AWS Graviton based EC2 Instance Upgrade in EMR causing task failures

Question

I have a spark Scala job running in EMR that I am trying to improve. As of right now it runs on m5.8xlarge with no issues. I recently tried upgrading to the Graviton based EC2 instances m6g.8xlarge and while the job does succeed, I am seeing some weird issues. Some of the issues I see is tasks failing due to a timeout, stages running in a strange order, and it looks like the memory is strained. The stage that runs out of order is the one with failed tasks, stage 6 runs then fails, then stages 4 & 5 complete, and then stage 6 retry succeeds. In the m5.8xlarge run that currently is working, stages 4 & 5 get skipped.
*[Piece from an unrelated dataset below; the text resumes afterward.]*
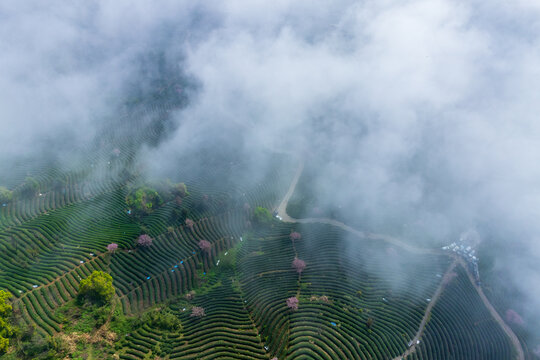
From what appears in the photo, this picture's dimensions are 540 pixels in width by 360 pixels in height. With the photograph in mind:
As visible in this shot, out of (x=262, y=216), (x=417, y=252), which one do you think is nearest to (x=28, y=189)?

I'm not sure why this is happening since the only change I made was going from an m5 instance type to an m6g, so I wanted to see if anyone experienced something similar or has solutions. I will also post some of the errors from the failed tasks, but I think they are related to the oom.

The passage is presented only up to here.